‘Dünyanın daha iyi bir yer olması için uğraştık. Yaptıklarımızla tarihi değiştirdik. Gençtik, kibirliydik, pervasızdık, iki yüzlüydük, cesurduk, aptaldık, inatçıydık, dik başlıydık ve haklıydık!’
Bu cümleler 1997 haziranında, hippilerin dünyayla tanıştığı 1967 yazının 30. yıl kutlamalarında eski hippilerden Abbie Hoffman tarafından söylendi. O kutlamadan ve o çok meşhur yazdan bu yana 40 yılı aşkın zaman geçti. Artık dünyanın daha iyi bir yer olması için uğraşmakla bunu sağlamak arasında ne gibi farklar olduğunu tartışabiliriz.
Etrafımıza baktığımızda savaşlar, katliamlar, açlıktan ölen insanlar görüyoruz. Bu gördüklerimizin aslında bizi daha iyi daha güzel bir dünya kurmaya davet eden John Lennon’a ‘Aman biz hayal etmeyelim. Siz ettiniz olanları gördük’ deme hakkını tanıyor olması gerek ama tanımıyor. Çünkü şu anda gördüğümüz ve yaşadığımız en kötü şey bile 40 küsur yıl önce milyonlarca genç insanın daha iyi bir dünya kurmak için ellerinde çiçeklerle çıktıkları o muhteşem yolculuğun değerini düşürmüyor.

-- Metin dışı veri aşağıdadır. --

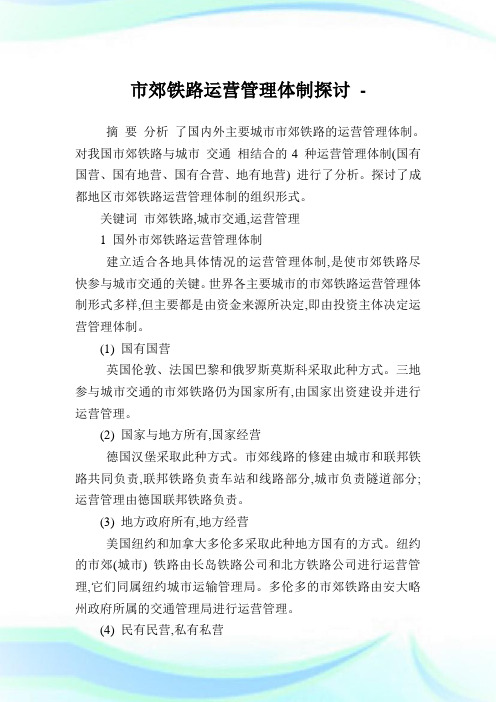 市郊铁路运营管理体制探讨 -

摘 要 分析 了国内外主要城市市郊铁路的运营管理体制。对我国市郊铁路与城市 交通 相结合的 4 种运营管理体制(国有国营、国有地营、国有合营、地有地营) 进行了分析。探讨了成都地区市郊铁路运营管理体制的组织形式。

关键词 市郊铁路,城市交通,运营管理

1 国外市郊铁路运营管理体制

建立适合各地具体情况的运营管理体制,是使市郊铁路尽快参与城市交通的关键。世界各主要城市的市郊铁路运营管理体制形式多样,但主要都是由资金来源所决定,即由投资主体决定运营管理体制。

(1) 国有国营

英国伦敦、法国巴黎和俄罗斯莫斯科采取此种方式。三地参与城市交通的市郊铁路仍为国家所有,由国家出资建设并进行运营管理。

(2) 国家与地方所有,国家经营

德国汉堡采取此种方式。市郊线路的修建由城市和联邦铁路共同负责,联邦铁路负责车站和线路部分,城市负责隧道部分;运营管理由德国联邦铁路负责。

(3) 地方政府所有,地方经营

美国纽约和加拿大多伦多采取此种地方国有的方式。纽约的市郊(城市) 铁路由长岛铁路公司和北方铁路公司进行运营管理,它们同属纽约城市运输管理局。多伦多的市郊铁路由安大略州政府所属的交通管理局进行运营管理。

(4) 民有民营,私有私营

Ellerinde sihirli değnekleri yoktu ama dokundukları her şeyi değiştirdiler, arkalarını büyük güçlere dayamadılar ama inandıkları şeyler uğruna sonuna kadar gidebildiler. Hayal etmek ve inanmak en çok onların yaşadığı dönemde anlamını buldu. Anne babalarının da içinde bulunduğu pek çok insan tarafından uyuşturucu kullandıkları, aşka ve özgür sekse inandıkları için kıyasıya eleştirildiler. Yine de hiçbir kuşak inançlarını hayata geçirmek için onlar kadar inat etmedi. Farklıydılar ve değiştirme gücüne sahiptiler çünkü yola bu amaçla çıkmamışlardı. Budist öğretinin onlara söylediği gibi kendilerini akışa bıraktılar ve akış onları gitmeleri gereken yere götürdü. 1967 yılında Haziran ayı sonunda beat kuşağı olarak da bilinen bir grup insanın San Fransisco Haight Ashbury’de başlattıkları hareket internetin ve teknolojinin olmadığı bir çağda en özel ve kişisel iletişim yollarından biri olan müzikle yayıldı.
Hippiler gittikleri her yere müziklerini götürdüler, dillerini bilmedikleri insanlarla müzikle iletişim kurdular ve gittikleri yerlerden aldıkları sesleri müziğe dönüştürüp ülkelerine götürdüler. Bu sayede doğu ve batıyı tanıştırarak bugünkü globalizm kavramının temellerini attılar. O kuşağa ait insanların kimisi öldü kimisi inançlarına bağlı kaldığı bir yaşam sürdürüyor ve kimisi de liberalizmin ‘bırakınız geçsinler kapıları’nın başını tutuyor. Ama bu kuşağın efsanesi hala dimdik ayakta. Bunun en önemli sebebi ise bulundukları yerlerden dışarıya ve aslında kendi içlerine yaptıkları yolculuk. Bu hem gerçek hem de mecazi bir yolculuk aslında:bir kuşağın yolculuğu ve bu yolculuğun somutlaştığı Sultanahmet Katmandu seferi.
Bu yolculuğun özel olmasının sebebi batılı gençlerin özelinde bir kuşağın kendi hayatlarına ve iç dünyalarına yaptıkları bir yolculuk olması. Bu gençlerin pek çoğu altmışların tüketici toplum kültürünü reddetmişti ve yolculuk sayesinde daha eski ama sakin başka kültürlerle tanıştılar. İslam, Budizm, yoga ve meditasyon gibi kavramlarla karşılaştılar.
Hippilerin asıl etkisi yolculuktan sonra başladı. Avrupa hep tek bir renk olmaya alışmıştı: beyaz, tek din biliyordu Hıristiyanlık, batı tarihin yunan ve roma tarihiyle başlayıp bittiğine inanıyordu. Hippilerin farklı kültürlere olan merakı ve araştırmaları geri döndükleri Avrupa’yı tüm uygarlıkların anası Mezopotamya ile tanıştırdı ve Avrupalı’lara bildiklerinin çok da doğru olmadığını anlattı.